Ten years ago, I was a big proponent of switching wins to quality starts as a rotisserie scoring category. My home dynasty league in its ninth season uses quality starts, and I pushed hard for that in the beginning. After all, wins are dumb, right? Your starter pitches a great game and he gets Jacob deGrom'd. In the alternative, the starter goes five innings, gives up six runs, and still gets the win because his team's offense carried him. These are gripes I carried around for a decade before quality starts became a thing, so I was a happy convert, but times have changed.

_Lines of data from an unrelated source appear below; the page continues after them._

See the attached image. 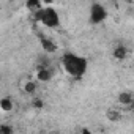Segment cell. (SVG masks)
<instances>
[{
	"mask_svg": "<svg viewBox=\"0 0 134 134\" xmlns=\"http://www.w3.org/2000/svg\"><path fill=\"white\" fill-rule=\"evenodd\" d=\"M126 55H128V49H126L125 46H121V44L115 46V49H114V57H115L117 60H125Z\"/></svg>",
	"mask_w": 134,
	"mask_h": 134,
	"instance_id": "ba28073f",
	"label": "cell"
},
{
	"mask_svg": "<svg viewBox=\"0 0 134 134\" xmlns=\"http://www.w3.org/2000/svg\"><path fill=\"white\" fill-rule=\"evenodd\" d=\"M13 107H14V104H13L11 98H2L0 99V109L3 112H10V110H13Z\"/></svg>",
	"mask_w": 134,
	"mask_h": 134,
	"instance_id": "9c48e42d",
	"label": "cell"
},
{
	"mask_svg": "<svg viewBox=\"0 0 134 134\" xmlns=\"http://www.w3.org/2000/svg\"><path fill=\"white\" fill-rule=\"evenodd\" d=\"M13 126L10 125H0V134H13Z\"/></svg>",
	"mask_w": 134,
	"mask_h": 134,
	"instance_id": "8fae6325",
	"label": "cell"
},
{
	"mask_svg": "<svg viewBox=\"0 0 134 134\" xmlns=\"http://www.w3.org/2000/svg\"><path fill=\"white\" fill-rule=\"evenodd\" d=\"M62 66L68 76H71L74 79H81L87 73L88 62L82 55H77L74 52H66L62 55Z\"/></svg>",
	"mask_w": 134,
	"mask_h": 134,
	"instance_id": "6da1fadb",
	"label": "cell"
},
{
	"mask_svg": "<svg viewBox=\"0 0 134 134\" xmlns=\"http://www.w3.org/2000/svg\"><path fill=\"white\" fill-rule=\"evenodd\" d=\"M52 76H54V70L47 65L40 66L38 71H36V81L38 82H49L52 79Z\"/></svg>",
	"mask_w": 134,
	"mask_h": 134,
	"instance_id": "277c9868",
	"label": "cell"
},
{
	"mask_svg": "<svg viewBox=\"0 0 134 134\" xmlns=\"http://www.w3.org/2000/svg\"><path fill=\"white\" fill-rule=\"evenodd\" d=\"M107 16H109V13H107V10H106L104 5H101V3H93V5L90 7L88 19H90L92 24H101V22H104V21L107 19Z\"/></svg>",
	"mask_w": 134,
	"mask_h": 134,
	"instance_id": "3957f363",
	"label": "cell"
},
{
	"mask_svg": "<svg viewBox=\"0 0 134 134\" xmlns=\"http://www.w3.org/2000/svg\"><path fill=\"white\" fill-rule=\"evenodd\" d=\"M33 16H35V19H36L38 22H41L44 27H47V29H51V30L60 27V14H58V11H57L54 7H51V5L41 7L38 11L33 13Z\"/></svg>",
	"mask_w": 134,
	"mask_h": 134,
	"instance_id": "7a4b0ae2",
	"label": "cell"
},
{
	"mask_svg": "<svg viewBox=\"0 0 134 134\" xmlns=\"http://www.w3.org/2000/svg\"><path fill=\"white\" fill-rule=\"evenodd\" d=\"M132 93L131 92H121L120 95H118V103L121 104V106H131L132 104Z\"/></svg>",
	"mask_w": 134,
	"mask_h": 134,
	"instance_id": "8992f818",
	"label": "cell"
},
{
	"mask_svg": "<svg viewBox=\"0 0 134 134\" xmlns=\"http://www.w3.org/2000/svg\"><path fill=\"white\" fill-rule=\"evenodd\" d=\"M40 43H41V47L46 54H55L57 52V44L55 41H52L49 36L46 35H40Z\"/></svg>",
	"mask_w": 134,
	"mask_h": 134,
	"instance_id": "5b68a950",
	"label": "cell"
},
{
	"mask_svg": "<svg viewBox=\"0 0 134 134\" xmlns=\"http://www.w3.org/2000/svg\"><path fill=\"white\" fill-rule=\"evenodd\" d=\"M41 7H43V0H27V2H25V8H27L30 13L38 11Z\"/></svg>",
	"mask_w": 134,
	"mask_h": 134,
	"instance_id": "52a82bcc",
	"label": "cell"
},
{
	"mask_svg": "<svg viewBox=\"0 0 134 134\" xmlns=\"http://www.w3.org/2000/svg\"><path fill=\"white\" fill-rule=\"evenodd\" d=\"M36 82L35 81H29V82H25L24 84V92L25 93H29V95H33L35 92H36Z\"/></svg>",
	"mask_w": 134,
	"mask_h": 134,
	"instance_id": "30bf717a",
	"label": "cell"
}]
</instances>
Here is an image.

The piece went on to explain that, after a peak in 2014, quality starts began to rapidly decline season over season:

From the quality start peak of 2,623 in 2014, quality starts have declined to 1,404 in 2020. That's a decline of nearly 47%, or nearly half of the 2014 total! You can take issue with the prorated 2020 season, but the trend is the same no matter how you look at 2020. Where is the bottom?

I've now updated the chart from that post to include 2021's quality starts total. Take a look:

It does appear as though the short 2020 season was, indeed, an outlier, which makes sense given the nature of the 60-game sprint season. After all, the real quality starts total in 2020 was 520 (1404 is 520 prorated out to 162 games). Pitchers had a short spring training and only two months to work. They never had an opportunity to truly stretch out.


Despite the extreme 2020 blip making it appear as though quality starts have hit bottom and are now on the rise, the overall trend continues at the same pace from before. Full-season 2021 quality starts (1585) showed an 11.6% decrease from full-season 2019 quality starts and it appears as though we are still looking for the bottom.


My home dynasty league is still using quality starts and I plan to once again make the case for the switch to wins. As I explained in the piece from April:

Want to know what has not declined at all? Wins!
The increased utilization of bullpens probably means that starters are getting fewer wins than they were before, but that win has to fall somewhere. Given that saves are being spread out across multiple relievers at an increasing rate, and that relievers are being utilized more in general, fantasy players should be pleased when a reliever gets a win. Don't you remember how awesome junk wins are?

Quality starts are dying, but wins are constant. Every game has a winner, even if it is more commonly awarded to a reliever. When you consider the increasingly common practice of teams spreading saves across multiple bullpen arms, it makes sense for fantasy games to lean into that. A reliever who earns 5 saves is relatively unusable in a quality starts league, but if that same reliever wins 7 games and the league counts those wins, players have to give serious thought to how they approach building a pitching staff.


Ten years ago, the movement to convert leagues from Wins to Quality Starts had a good argument. The game has once again changed and that argument no longer exists.